Barrio de Salamanca is the most refined result of Madrid’s expansion plan in three zones, of which Salamanca would be located in the east of the capital. The name of the district is due to José de Salamanca y Mayol, Marquis of Salamanca, who was in charge of the construction and promotion of the buildings with beautiful façades with wide entrances for carriages to be able to enter, with interior patios and a maximum height of 3 or 4 levels.
Unfortunately, the Marquis died bankrupt without being able to see the neighbourhood finished as it was him who had to finance all the construction works from his own pocket. Each new house was supplied with the newest technologies of the time, and these were the first buildings in Madrid to have electric light, water heaters, coal-burning stoves, bathrooms with toilets, lifts, phones, which of course, brought the wealthiest families of the city to live in this new area.
From the Second half of the 19th Century, the Salamanca neighbourhood was already the favourite district for the bourgeoisie, which started to establish in the area adding magnificent residential palaces.

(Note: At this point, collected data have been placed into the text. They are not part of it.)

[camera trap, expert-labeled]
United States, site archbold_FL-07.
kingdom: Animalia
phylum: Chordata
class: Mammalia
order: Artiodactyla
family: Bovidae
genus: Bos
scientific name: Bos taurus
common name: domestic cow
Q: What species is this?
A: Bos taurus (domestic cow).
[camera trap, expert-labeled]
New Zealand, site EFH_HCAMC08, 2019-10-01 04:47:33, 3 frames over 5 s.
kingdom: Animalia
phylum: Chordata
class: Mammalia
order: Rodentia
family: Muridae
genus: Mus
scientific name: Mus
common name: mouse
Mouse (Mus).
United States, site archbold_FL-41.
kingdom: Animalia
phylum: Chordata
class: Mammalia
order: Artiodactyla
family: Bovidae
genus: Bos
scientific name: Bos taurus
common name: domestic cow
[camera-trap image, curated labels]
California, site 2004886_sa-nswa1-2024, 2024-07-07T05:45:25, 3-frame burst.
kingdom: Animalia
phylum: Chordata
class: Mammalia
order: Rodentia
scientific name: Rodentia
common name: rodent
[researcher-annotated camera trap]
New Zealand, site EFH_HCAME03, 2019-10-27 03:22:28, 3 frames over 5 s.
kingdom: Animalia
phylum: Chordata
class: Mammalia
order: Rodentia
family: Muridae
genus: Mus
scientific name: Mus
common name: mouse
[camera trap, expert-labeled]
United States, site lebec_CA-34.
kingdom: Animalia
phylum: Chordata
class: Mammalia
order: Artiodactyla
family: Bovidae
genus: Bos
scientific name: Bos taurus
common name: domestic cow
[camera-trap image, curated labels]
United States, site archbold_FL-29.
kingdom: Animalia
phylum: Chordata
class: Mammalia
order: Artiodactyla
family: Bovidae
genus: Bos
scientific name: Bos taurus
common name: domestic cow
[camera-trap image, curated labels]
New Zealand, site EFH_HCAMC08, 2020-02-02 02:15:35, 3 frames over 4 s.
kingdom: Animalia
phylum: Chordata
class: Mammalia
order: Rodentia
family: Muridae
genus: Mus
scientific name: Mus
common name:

Its reputation of exquisiteness has lived on, a nowadays it’s one of the most exclusive districts in Madrid, and one of the highest standards of living in Europe. It’s frequented by the highest classes and ultra conservatives in Madrid. Salamanca is associated with wealth and good taste, and it’s where you can find the high couture shops, private art galleries, luxury hotels and prestigious restaurants.
The most important streets are Calle Goya, Calle Velázquez, and especially, Serrano Street, the golden mile of Madrid, where you can find the most amount of window displays of jeweller’s, boutiques, and luxury shops.